ただし、途中で積立が滞ると「返済能力なし」と判断され、手続が打ち切られるリスクがあります。
住宅ローン特則を使うための要件
個人再生で自宅を守りたい場合、住宅ローン特則の利用が欠かせません。利用には次の要件を満たす必要があります。
- 申立人本人が所有する住宅であること
- 申立人が主として居住する住宅であること(別荘や投資物件は不可)
- 住宅ローン以外の担保(抵当権など)が設定されていないこと
モデル事例:店舗兼住宅に住む個人事業主のケース
※ 架空のモデルケースです。
依頼者の状況
- 40代男性、山梨県内で店舗兼住宅(1階が店舗、2階が住居)を所有する自営業
- 家族構成:配偶者(パート勤務)、子ども2人
- 債務総額 約2,800万円
- 住宅ローン 約2,200万円
- 開業資金の借入・カードローン・クレジットカード 計約600万円
- FX投資や暗号通貨取引にのめりこんで300万円の損失。
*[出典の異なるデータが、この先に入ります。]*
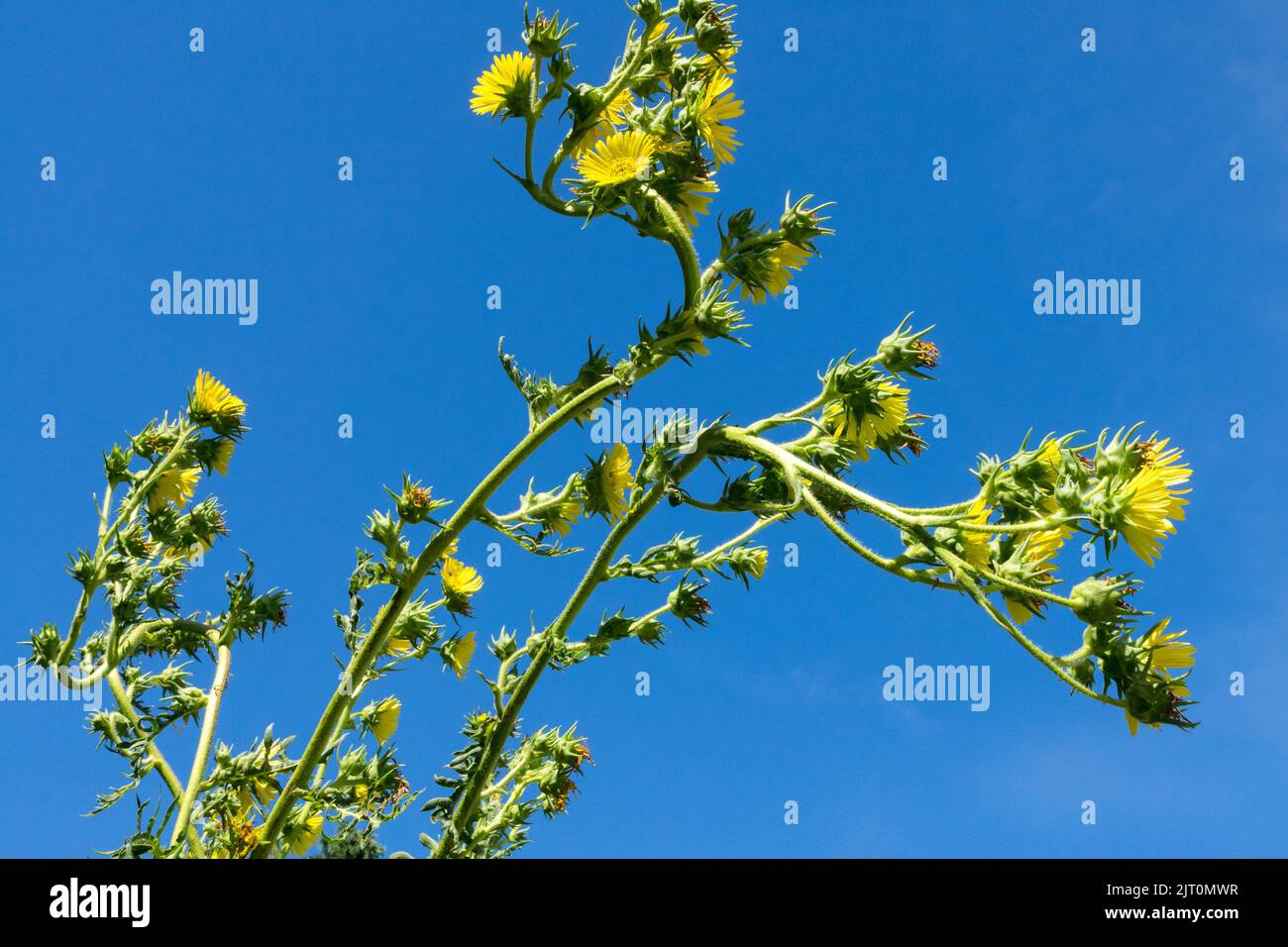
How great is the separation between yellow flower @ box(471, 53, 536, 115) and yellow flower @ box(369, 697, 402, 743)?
274 centimetres

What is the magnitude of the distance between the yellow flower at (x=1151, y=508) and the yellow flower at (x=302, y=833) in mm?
3514

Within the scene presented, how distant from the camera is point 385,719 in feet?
15.6

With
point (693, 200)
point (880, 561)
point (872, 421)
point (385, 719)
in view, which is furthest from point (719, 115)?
point (385, 719)

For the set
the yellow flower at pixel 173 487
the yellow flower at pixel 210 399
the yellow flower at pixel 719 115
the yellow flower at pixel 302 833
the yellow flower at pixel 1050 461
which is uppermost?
the yellow flower at pixel 719 115

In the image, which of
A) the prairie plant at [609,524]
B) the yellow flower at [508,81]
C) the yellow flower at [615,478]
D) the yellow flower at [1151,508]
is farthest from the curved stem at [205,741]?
the yellow flower at [1151,508]

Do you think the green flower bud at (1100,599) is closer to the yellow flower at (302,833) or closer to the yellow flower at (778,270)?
the yellow flower at (778,270)

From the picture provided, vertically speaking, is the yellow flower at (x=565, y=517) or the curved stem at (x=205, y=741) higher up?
the yellow flower at (x=565, y=517)

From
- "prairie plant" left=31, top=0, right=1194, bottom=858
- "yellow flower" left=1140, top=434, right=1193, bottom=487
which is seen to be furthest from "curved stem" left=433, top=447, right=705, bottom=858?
"yellow flower" left=1140, top=434, right=1193, bottom=487

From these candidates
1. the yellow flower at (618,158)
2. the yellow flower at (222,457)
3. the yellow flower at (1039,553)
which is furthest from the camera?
the yellow flower at (222,457)

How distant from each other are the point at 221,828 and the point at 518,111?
351 cm

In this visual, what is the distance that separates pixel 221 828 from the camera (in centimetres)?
470

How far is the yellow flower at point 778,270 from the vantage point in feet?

カードローンを使い続けるうちに返済が回らなくなった
手続と結果
店舗兼住宅は居住部分が過半を占めていれば、住宅ローン特則の利用が可能でした。
配偶者パート収入と事業収入を合算すると安定した継続収入があると判断でき、小規模個人再生を申立て。
住宅ローンを除く約600万円の債務が、保有資産額144万円まで圧縮。返済は、月額4万円×3年間となりました。
住宅ローンは従来通り継続し、自宅兼店舗を維持したまま事業を続けることができます。
つきあかり法律事務所に依頼するメリット
破産管財人・個人再生委員としての経験
当事務所の代表弁護士 中川は、裁判所から選任されて破産管財人・個人再生委員を務めた経験が豊富です。これは「申立てを点検する側」の経験を意味します。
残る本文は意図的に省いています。